- Spanish release poster
- Spanish: El autor
- Directed by: Manuel Martín Cuenca
- Written by: Manuel Martín Cuenca Alejandro Hernández;
- Produced by: Mónica Lozano; Gonzalo Salazar-Simpson; David Naranjo; Manuel Martín Cuenca;
- Starring: Javier Gutiérrez; María León; Antonio de la Torre; Adriana Paz; Tenoch Huerta; Adelfa Calvo; José Carlos Carmona;
- Cinematography: Pau Esteve
- Edited by: Ángel Hernández Zoido
- Music by: José Luis Perales; Pablo Perales Carrasco;
- Production companies: Icónica Producciones; Lazona Films; La Loma Blanca PC;
- Release dates: 9 September 2017 (Toronto); 17 November 2017 (Spain);
- Running time: 112 minutes
- Countries: Spain; Mexico;
- Languages: Spanish; English;

= The Motive (film) =

The Motive (El autor) is a 2017 Spanish-Mexican drama film directed by Manuel Martín Cuenca, from a screenplay by Alejandro Hernández and Martín Cuenca.
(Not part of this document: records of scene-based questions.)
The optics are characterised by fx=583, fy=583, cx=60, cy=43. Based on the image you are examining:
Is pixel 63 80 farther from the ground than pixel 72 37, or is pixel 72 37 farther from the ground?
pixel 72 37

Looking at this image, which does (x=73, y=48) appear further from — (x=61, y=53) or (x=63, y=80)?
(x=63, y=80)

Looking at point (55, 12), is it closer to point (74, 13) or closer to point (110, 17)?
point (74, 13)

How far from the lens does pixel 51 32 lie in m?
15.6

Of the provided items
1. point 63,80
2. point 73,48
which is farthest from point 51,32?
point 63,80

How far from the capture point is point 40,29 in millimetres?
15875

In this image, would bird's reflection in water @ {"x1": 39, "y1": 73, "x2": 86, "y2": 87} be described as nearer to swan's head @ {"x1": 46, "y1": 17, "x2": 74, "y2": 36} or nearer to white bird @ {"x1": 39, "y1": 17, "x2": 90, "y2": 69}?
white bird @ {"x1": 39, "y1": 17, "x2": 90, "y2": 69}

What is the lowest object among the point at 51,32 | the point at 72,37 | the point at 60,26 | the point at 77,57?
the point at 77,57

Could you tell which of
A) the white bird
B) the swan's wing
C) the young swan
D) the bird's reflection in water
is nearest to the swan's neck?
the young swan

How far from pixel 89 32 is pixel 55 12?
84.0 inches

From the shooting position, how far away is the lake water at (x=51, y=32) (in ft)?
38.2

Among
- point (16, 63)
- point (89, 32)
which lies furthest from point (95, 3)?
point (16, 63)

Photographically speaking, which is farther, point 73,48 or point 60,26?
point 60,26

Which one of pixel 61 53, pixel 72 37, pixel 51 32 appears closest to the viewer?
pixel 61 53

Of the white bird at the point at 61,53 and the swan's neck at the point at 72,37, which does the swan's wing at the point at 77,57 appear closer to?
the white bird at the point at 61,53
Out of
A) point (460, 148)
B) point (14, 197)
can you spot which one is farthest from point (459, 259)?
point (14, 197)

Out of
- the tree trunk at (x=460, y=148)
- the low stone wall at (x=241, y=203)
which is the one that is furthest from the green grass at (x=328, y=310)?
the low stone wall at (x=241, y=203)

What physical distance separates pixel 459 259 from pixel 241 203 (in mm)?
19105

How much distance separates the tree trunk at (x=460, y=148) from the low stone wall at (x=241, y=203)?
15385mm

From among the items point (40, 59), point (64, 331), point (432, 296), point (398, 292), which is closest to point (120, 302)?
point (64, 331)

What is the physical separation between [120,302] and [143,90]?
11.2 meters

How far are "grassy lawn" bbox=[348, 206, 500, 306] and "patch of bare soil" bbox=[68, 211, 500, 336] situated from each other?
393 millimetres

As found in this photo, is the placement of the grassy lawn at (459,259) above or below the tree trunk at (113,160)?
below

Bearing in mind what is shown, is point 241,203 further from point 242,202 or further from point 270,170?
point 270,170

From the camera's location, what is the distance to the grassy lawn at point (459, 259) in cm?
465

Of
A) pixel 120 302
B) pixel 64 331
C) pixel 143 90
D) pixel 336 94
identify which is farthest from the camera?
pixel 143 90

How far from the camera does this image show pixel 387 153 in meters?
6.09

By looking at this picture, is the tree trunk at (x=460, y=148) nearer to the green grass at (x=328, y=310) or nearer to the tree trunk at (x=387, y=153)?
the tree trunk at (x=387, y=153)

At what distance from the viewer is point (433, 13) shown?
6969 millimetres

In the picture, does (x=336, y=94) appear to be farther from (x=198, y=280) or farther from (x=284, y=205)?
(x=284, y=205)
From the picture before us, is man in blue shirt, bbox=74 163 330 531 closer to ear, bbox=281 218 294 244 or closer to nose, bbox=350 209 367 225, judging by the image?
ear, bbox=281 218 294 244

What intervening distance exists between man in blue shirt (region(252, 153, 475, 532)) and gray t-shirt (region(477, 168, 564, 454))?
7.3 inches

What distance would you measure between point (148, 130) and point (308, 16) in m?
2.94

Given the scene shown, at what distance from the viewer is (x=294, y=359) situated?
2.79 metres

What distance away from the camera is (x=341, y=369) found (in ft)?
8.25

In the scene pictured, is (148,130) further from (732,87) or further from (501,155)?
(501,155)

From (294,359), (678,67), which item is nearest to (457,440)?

It stars Javier Gutiérrez, María León and Antonio de la Torre.

The film premiered at the 2017 Toronto International Film Festival.

==Plot==
Álvaro separates from his wife Amanda, an elated best-seller writer, and motivated by her success, makes up his mind to write a great novel. Problem is, he lacks talent and imagination. He figures out that great fiction is drawn from reality, and he begins to manipulate his neighbors and to get involved in their lives in order to find inspiration for his writing.

==Reception==
===Critical reception===
On review aggregator website Rotten Tomatoes, the film holds an approval rating of 60%, based on 20 reviews, and an average rating of 6.8/10.

=== Accolades ===

| Year | Award | Category | Nominee(s) | Result | Ref. |
| 2018 | 23rd Forqué Awards | Best Film |  | Won |  |
| Best Actor | Javier Gutiérrez | Won |
| Best Actress | Adelfa Calvo | Nominated |
| 5th Feroz Awards | Best Drama |  | Nominated |  |
| Best Director | Manuel Martín Cuenca | Nominated |
| Best Screenplay | Alejandro Hernández, Manuel Martín Cuenca | Nominated |
| Best Actor in a Film | Javier Gutiérrez | Won |
| Best Supporting Actress in a Film | Adelfa Calvo | Won |
| Best Supporting Actor in a Film | Antonio de la Torre | Nominated |
| Best Original Soundtrack | José Luis Perales, Pablo Perales | Nominated |
| Best Trailer | Fernando Vallarino | Nominated |
| 32nd Goya Awards | Best Film |  | Nominated |  |
| Best Director | Manuel Martín Cuenca | Nominated |
| Best Adapted Screenplay | Alejandro Hernández, Manuel Martín Cuenca | Nominated |
| Best Actor | Javier Gutiérrez | Won |
| Best Supporting Actress | Adelfa Calvo | Won |
| Best Supporting Actor | Antonio de la Torre | Nominated |
| Best New Actress | Adriana Paz | Nominated |
| Best Sound | Daniel de Zayas, Pelayo Gutiérrez, Alberto Ovejero | Nominated |
| Best Original Song | "Algunas veces" by José Luis Perales | Nominated |
| 27th Actors and Actresses Union Awards | Best Film Actor in a Leading Role | Javier Gutiérrez | Won |  |
| Best Film Actress in a Secondary Role | Adelfa Calvo | Won |
| Best Film Actor in a Secondary Role | Antonio de la Torre | Nominated |
| 5th Platino Awards | Best Actor | Javier Gutiérrez | Nominated |  |

== Trivia ==
Some of the "penguins scene" from Werner Herzog's Encounters at the End of the World is featured in the first scene.